By JOYANNA LOVE/ Senior Staff Writer

The Chilton County E911 Board has approved signing a contract with Motorola, dependent on a signature for the Chilton County Board of Education, for a countywide public safety communications system.

By signing the contract pending a signature, Chilton County E911 kept the price Motorola had guaranteed through Sept. 30. However, 911 Director Dan Wright said the school board needs to sign on within 30 days.

Wright plans to be at the next meeting of the Board of Education to answer questions about the project. A vote would be needed that night to meet the deadline.

“We have been in discussions with the Board of Education, the superintendent,” Wright said. “Everything seems positive.”

The school board is scheduled to meet at Isabella High School on Sept. 22 at 5 p.m. for a work session and a voting session at 6 p.m. (Both meetings are open to the public.)

Local governments for Maplesville and Jemison each signed the agreement late last month. The Maplesville Town Council held a special called meeting on Sept. 27 to give Mayor W.C. Hayes approval to sign the document. He did so later that day. Jemison Mayor Eddie Reed signed the document on Sept. 24.

Governments for Thorsby and Clanton as well as the County Commission approved the agreement during regular scheduled meetings in September.

Each of the governments monetary portion for infrastructure was determined by the 911 funding formula based on call volume to the area. The school system’s portion was determined based on an estimate of how many radios it will have on the system. The infrastructure payments will be made for 10 years. Additional maintenance costs will also be paid by each entity.

Having the Board of Education join the agreement would increase safety by enhancing the communications with the school buses.

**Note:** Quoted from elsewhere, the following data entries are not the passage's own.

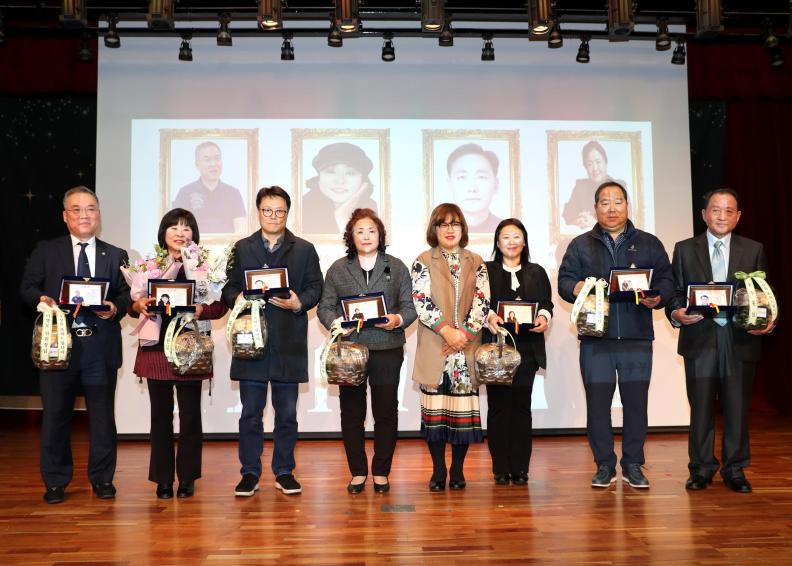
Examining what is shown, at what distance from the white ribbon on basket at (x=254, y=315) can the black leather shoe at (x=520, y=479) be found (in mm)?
1710

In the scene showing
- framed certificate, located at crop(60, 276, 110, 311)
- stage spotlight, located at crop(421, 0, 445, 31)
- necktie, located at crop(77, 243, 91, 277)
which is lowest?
framed certificate, located at crop(60, 276, 110, 311)

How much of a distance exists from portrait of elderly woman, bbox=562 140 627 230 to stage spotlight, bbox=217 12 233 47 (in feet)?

Wright said each radio in the bus would have a button the would connect the driver to 911 dispatch.

“It would give them a direct link to us and to law enforcement,” Wright said.

Each of the buses would also be able to communicate with each other and the school system radio.

The public safety communications system has been proposed to address “dead zones” with the cell phones that emergency services are currently using as radios.